Aim of the exercise:
Print each record below word for word.
-- Dataset content follows --
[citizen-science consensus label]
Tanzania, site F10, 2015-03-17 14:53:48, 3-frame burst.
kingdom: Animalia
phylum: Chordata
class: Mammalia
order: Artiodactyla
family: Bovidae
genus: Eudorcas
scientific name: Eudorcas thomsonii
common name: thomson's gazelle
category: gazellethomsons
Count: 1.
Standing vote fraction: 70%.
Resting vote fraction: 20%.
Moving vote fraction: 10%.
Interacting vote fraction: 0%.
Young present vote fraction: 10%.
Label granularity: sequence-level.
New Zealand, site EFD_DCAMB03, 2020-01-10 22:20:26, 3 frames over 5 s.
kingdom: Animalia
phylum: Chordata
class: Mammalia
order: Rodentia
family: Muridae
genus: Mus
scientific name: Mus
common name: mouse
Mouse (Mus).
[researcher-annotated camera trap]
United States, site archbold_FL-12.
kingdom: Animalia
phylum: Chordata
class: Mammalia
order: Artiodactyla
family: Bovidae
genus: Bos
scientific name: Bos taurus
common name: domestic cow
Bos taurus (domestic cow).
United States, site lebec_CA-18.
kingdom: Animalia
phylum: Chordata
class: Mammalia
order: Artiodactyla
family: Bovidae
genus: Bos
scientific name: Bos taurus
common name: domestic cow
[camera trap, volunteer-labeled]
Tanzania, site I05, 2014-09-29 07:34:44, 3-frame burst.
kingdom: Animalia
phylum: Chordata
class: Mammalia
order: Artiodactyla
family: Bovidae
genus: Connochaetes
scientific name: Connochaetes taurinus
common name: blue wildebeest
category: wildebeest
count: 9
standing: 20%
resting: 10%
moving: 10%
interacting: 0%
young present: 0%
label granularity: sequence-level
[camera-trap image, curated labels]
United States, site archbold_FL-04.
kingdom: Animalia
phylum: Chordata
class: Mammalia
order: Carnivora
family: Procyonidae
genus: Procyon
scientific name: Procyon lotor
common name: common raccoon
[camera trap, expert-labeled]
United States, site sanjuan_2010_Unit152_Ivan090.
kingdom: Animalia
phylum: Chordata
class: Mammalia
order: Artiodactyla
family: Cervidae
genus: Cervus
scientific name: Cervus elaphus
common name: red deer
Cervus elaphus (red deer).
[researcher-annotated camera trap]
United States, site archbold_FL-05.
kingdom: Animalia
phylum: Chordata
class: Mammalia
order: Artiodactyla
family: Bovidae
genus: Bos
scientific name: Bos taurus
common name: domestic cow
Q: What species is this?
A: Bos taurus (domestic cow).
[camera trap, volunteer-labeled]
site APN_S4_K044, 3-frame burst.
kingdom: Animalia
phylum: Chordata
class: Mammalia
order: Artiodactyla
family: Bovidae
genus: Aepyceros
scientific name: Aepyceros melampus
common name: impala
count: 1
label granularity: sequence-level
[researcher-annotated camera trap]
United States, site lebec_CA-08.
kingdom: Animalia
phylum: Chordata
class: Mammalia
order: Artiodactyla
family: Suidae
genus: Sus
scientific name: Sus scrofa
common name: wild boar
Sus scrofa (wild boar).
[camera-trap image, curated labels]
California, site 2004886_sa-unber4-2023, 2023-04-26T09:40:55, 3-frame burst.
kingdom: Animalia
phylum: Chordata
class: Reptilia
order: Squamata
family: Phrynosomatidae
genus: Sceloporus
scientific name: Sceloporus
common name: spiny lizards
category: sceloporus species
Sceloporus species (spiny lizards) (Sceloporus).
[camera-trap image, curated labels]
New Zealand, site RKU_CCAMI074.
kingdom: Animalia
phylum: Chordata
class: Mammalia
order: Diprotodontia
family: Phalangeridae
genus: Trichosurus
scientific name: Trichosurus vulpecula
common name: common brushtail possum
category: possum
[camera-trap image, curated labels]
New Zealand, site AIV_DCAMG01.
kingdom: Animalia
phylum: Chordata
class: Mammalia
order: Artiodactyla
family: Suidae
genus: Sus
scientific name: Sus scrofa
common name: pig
-- Dataset content concluded --
Completed exercise:
[citizen-science consensus label]
Tanzania, site F10, 2015-03-17 14:53:48, 3-frame burst.
kingdom: Animalia
phylum: Chordata
class: Mammalia
order: Artiodactyla
family: Bovidae
genus: Eudorcas
scientific name: Eudorcas thomsonii
common name: thomson's gazelle
category: gazellethomsons
Count: 1.
Standing vote fraction: 70%.
Resting vote fraction: 20%.
Moving vote fraction: 10%.
Interacting vote fraction: 0%.
Young present vote fraction: 10%.
Label granularity: sequence-level.
New Zealand, site EFD_DCAMB03, 2020-01-10 22:20:26, 3 frames over 5 s.
kingdom: Animalia
phylum: Chordata
class: Mammalia
order: Rodentia
family: Muridae
genus: Mus
scientific name: Mus
common name: mouse
Mouse (Mus).
[researcher-annotated camera trap]
United States, site archbold_FL-12.
kingdom: Animalia
phylum: Chordata
class: Mammalia
order: Artiodactyla
family: Bovidae
genus: Bos
scientific name: Bos taurus
common name: domestic cow
Bos taurus (domestic cow).
United States, site lebec_CA-18.
kingdom: Animalia
phylum: Chordata
class: Mammalia
order: Artiodactyla
family: Bovidae
genus: Bos
scientific name: Bos taurus
common name: domestic cow
[camera trap, volunteer-labeled]
Tanzania, site I05, 2014-09-29 07:34:44, 3-frame burst.
kingdom: Animalia
phylum: Chordata
class: Mammalia
order: Artiodactyla
family: Bovidae
genus: Connochaetes
scientific name: Connochaetes taurinus
common name: blue wildebeest
category: wildebeest
count: 9
standing: 20%
resting: 10%
moving: 10%
interacting: 0%
young present: 0%
label granularity: sequence-level
[camera-trap image, curated labels]
United States, site archbold_FL-04.
kingdom: Animalia
phylum: Chordata
class: Mammalia
order: Carnivora
family: Procyonidae
genus: Procyon
scientific name: Procyon lotor
common name: common raccoon
[camera trap, expert-labeled]
United States, site sanjuan_2010_Unit152_Ivan090.
kingdom: Animalia
phylum: Chordata
class: Mammalia
order: Artiodactyla
family: Cervidae
genus: Cervus
scientific name: Cervus elaphus
common name: red deer
Cervus elaphus (red deer).
[researcher-annotated camera trap]
United States, site archbold_FL-05.
kingdom: Animalia
phylum: Chordata
class: Mammalia
order: Artiodactyla
family: Bovidae
genus: Bos
scientific name: Bos taurus
common name: domestic cow
Q: What species is this?
A: Bos taurus (domestic cow).
[camera trap, volunteer-labeled]
site APN_S4_K044, 3-frame burst.
kingdom: Animalia
phylum: Chordata
class: Mammalia
order: Artiodactyla
family: Bovidae
genus: Aepyceros
scientific name: Aepyceros melampus
common name: impala
count: 1
label granularity: sequence-level
[researcher-annotated camera trap]
United States, site lebec_CA-08.
kingdom: Animalia
phylum: Chordata
class: Mammalia
order: Artiodactyla
family: Suidae
genus: Sus
scientific name: Sus scrofa
common name: wild boar
Sus scrofa (wild boar).
[camera-trap image, curated labels]
California, site 2004886_sa-unber4-2023, 2023-04-26T09:40:55, 3-frame burst.
kingdom: Animalia
phylum: Chordata
class: Reptilia
order: Squamata
family: Phrynosomatidae
genus: Sceloporus
scientific name: Sceloporus
common name: spiny lizards
category: sceloporus species
Sceloporus species (spiny lizards) (Sceloporus).
[camera-trap image, curated labels]
New Zealand, site RKU_CCAMI074.
kingdom: Animalia
phylum: Chordata
class: Mammalia
order: Diprotodontia
family: Phalangeridae
genus: Trichosurus
scientific name: Trichosurus vulpecula
common name: common brushtail possum
category: possum
[camera-trap image, curated labels]
New Zealand, site AIV_DCAMG01.
kingdom: Animalia
phylum: Chordata
class: Mammalia
order: Artiodactyla
family: Suidae
genus: Sus
scientific name: Sus scrofa
common name: pig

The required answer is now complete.